Quand le patronat veut réécrire les programmes scolaires

Adrien Rouchaleou, Mercredi, 1 Février 2017,L’Humanité

L’Académie des sciences morales et politiques, proche du patronat, dénonce une « influence marxiste » sur l’enseignement des sciences économiques et sociales et regrette que l’entreprise n’y soit pas présentée avec assez « d’optimisme ».

L’économie doit-elle être la science des patrons ? Malgré la foisonnante diversité des écoles théoriques, certains en sont persuadés et tentent de peser de tout leur considérable poids pour imposer leurs vues. C’est ainsi que s’est tenu lundi, entre les boiseries du somptueux palais de l’Institut de France, un singulier colloque sur « L’enseignement des sciences économiques et sociales » au lycée. Autant le dire tout de suite : des sciences sociales, il ne fut point question.

Le colloque était organisé par l’Académie des sciences morales et politiques (ASMP), présidée par Michel Pébereau, celui qui, inspecteur général des finances, pilota la privatisation de BNP Paribas avant d’en devenir le PDG. Parmi les intervenants : Yann Coatanlem, président du Club Praxis, un think tank ultralibéral ; Jean Peyrelevade, ancien président du Crédit lyonnais, de la banque Stern, de Suez et toujours dirigeant de nombreux groupes comme Bouygues ou KLM ; ou encore Sabine de Beaulieu, présidente de l’association Jeunesse et entreprises… L’Académie ne semble pas se préoccuper de pluralisme.

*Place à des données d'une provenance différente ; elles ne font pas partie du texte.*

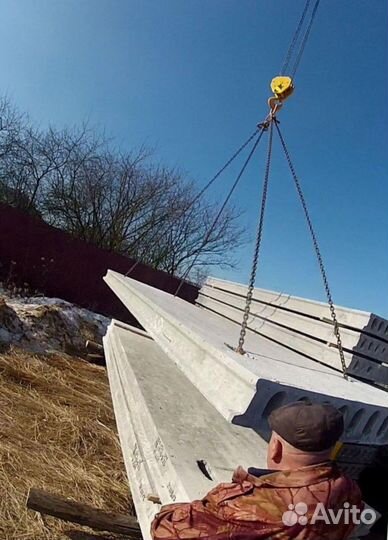 Плиты Перекрытий здесь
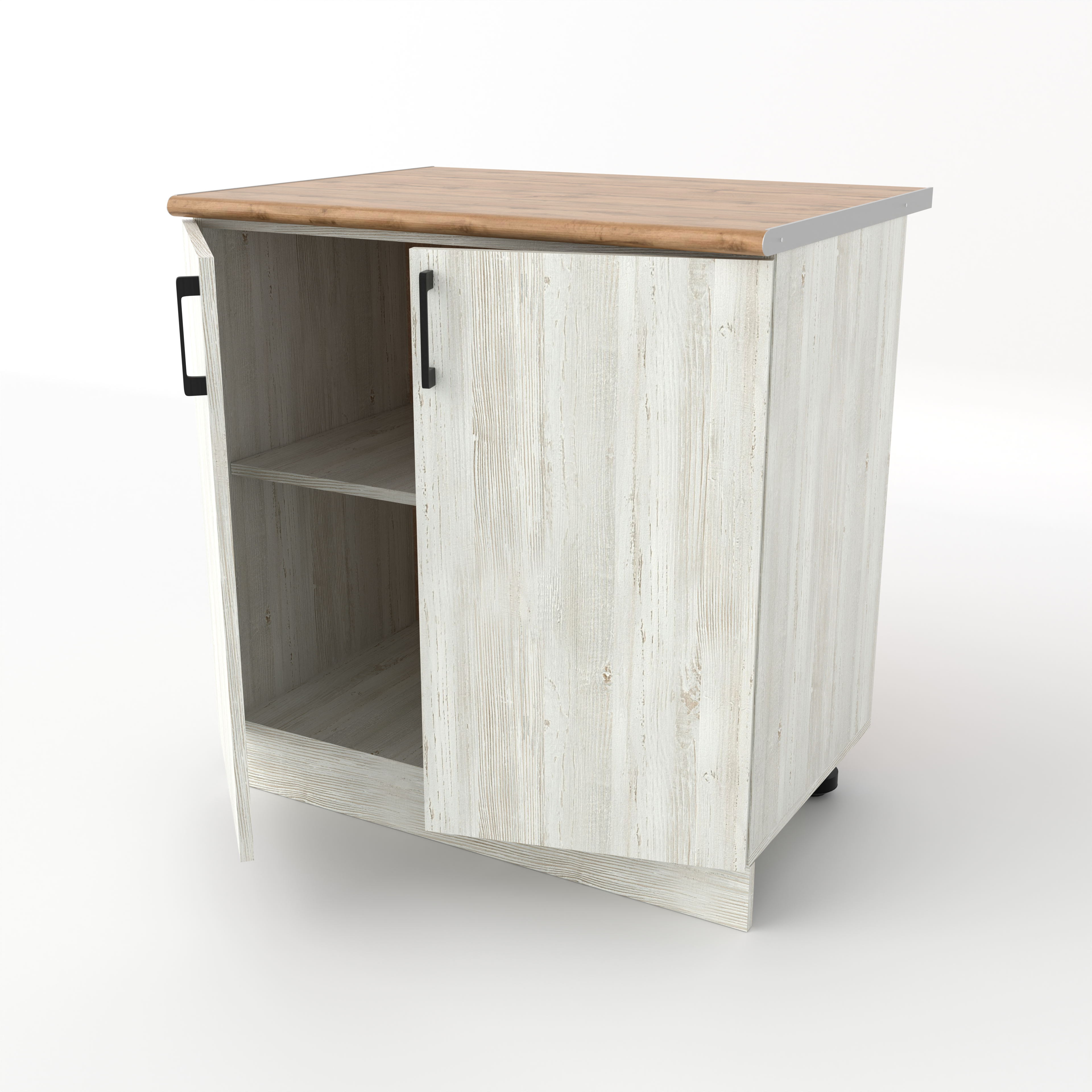 Стол разделочный 80 см Сосна в Барнауле купить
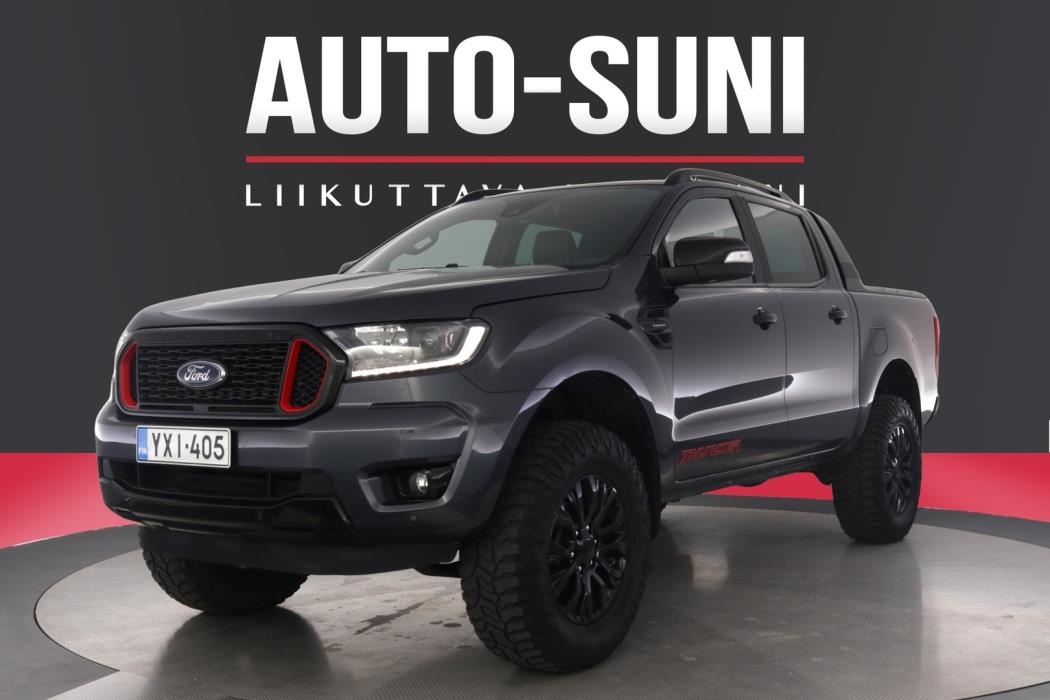 FORD Ranger 2020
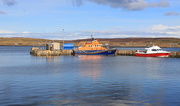 4th Apr 2018 - Lerwick Lifeboat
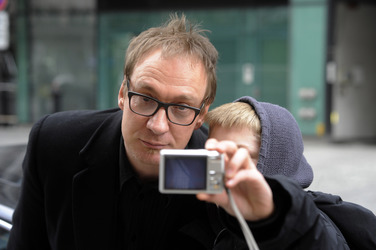 David Thewlis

« Pourquoi ne pas laisser Marx au programme d’histoire ? »

D’ailleurs, elle ne s’en cache pas vraiment. Le but du colloque ce lundi était d’établir un « diagnostic » des programmes de sciences économiques au lycée, avant un deuxième, fin février, qui en proposera une réorientation. Or, ce « diagnostic » ne s’embarrasse pas de subtilités. Yann Coatanlem, par exemple, regrette que les manuels scolaires continuent de parler du « concept dépassé » qu’est selon lui celui de « classe sociale ». Lors du colloque, il s’explique : « Qui parle encore aujourd’hui de classes sociales ? La précarité peut arriver à tous. » Et il s’interroge : « Doit-on parler de Marx ? Pourquoi ne pas le laisser au programme d’histoire ? »

Sabine de Beaulieu estime, pour sa part, que les programmes d’économie devraient « donner une image plus positive de l’entreprise ». Et même si certains se montrent bien moins sévères, à l’image de la présidente du Conseil d’analyse économique, Agnès Bénassy-Quéré, ou du professeur de l’université d’Oxford, Kevin O’Rourke, « impressionné » par la qualité des manuels français, au moment de faire la synthèse des débats, Bernard Salanié, de l’université de Columbia aux États-Unis, souligne le « négativisme implicite » des manuels scolaires « face aux enjeux de la société moderne » et regrette, entre autres, que « les manuels insistent sur les faiblesses des marchés, mais ne parlent que peu de leurs avantages »…

On pourrait se dire, après tout, qu’il ne s’agit-là que de prises de position peu surprenantes de la part de l’Académie, dont la « section économie politique, statistiques et finance » est connue pour être très proche des milieux patronaux (on y trouve, outre Michel Pébereau, Denis Kessler, ancien vice-président du Medef, ou Yvon Gattaz, ancien président du CNPF, et père de son successeur Pierre…). Sauf que l’organisation de ce colloque rappelle un précédent. En 2008, juste après l’élection de Nicolas Sarkozy, la même Académie avait déjà travaillé un rapport sur la même thématique. Rapport qui avait fortement influencé la réforme des programmes menée en 2010 par Luc Chatel.

À l’approche de l’élection présidentielle, l’Académie tenterait-elle de rejouer le même coup ? Il n’y a, en tout cas, aucun doute sur le fait que le patronat mène sur le sujet une véritable campagne. En septembre, le même Michel Pébereau avait déjà lancé les hostilités en se retirant du Conseil national éducation-économie (CNEE), avec toute la composante patronale de l’organisme, pour protester contre un allégement – pourtant plus que nécessaire – des programmes qui avait vu l’enseignement d’un chapitre sur le fonctionnement des marchés en seconde devenir facultatif.

Par cette démission, le patronat force le CNEE à repousser de deux mois la parution d’un rapport élaboré avec le Conseil supérieur des programmes sur l’ensemble de l’enseignement des sciences économiques et sociales. Pour le président du CNEE, Pierre Ferracci, « certains ont imaginé que l’avis du CSP et du CNEE ne pourrait pas sortir avant l’élection présidentielle et qu’on ne retiendrait donc que celui de l’ASMP ». Peine perdue, selon Ferracci, le rapport du CSP et du CNEE sera publié au plus tard début avril.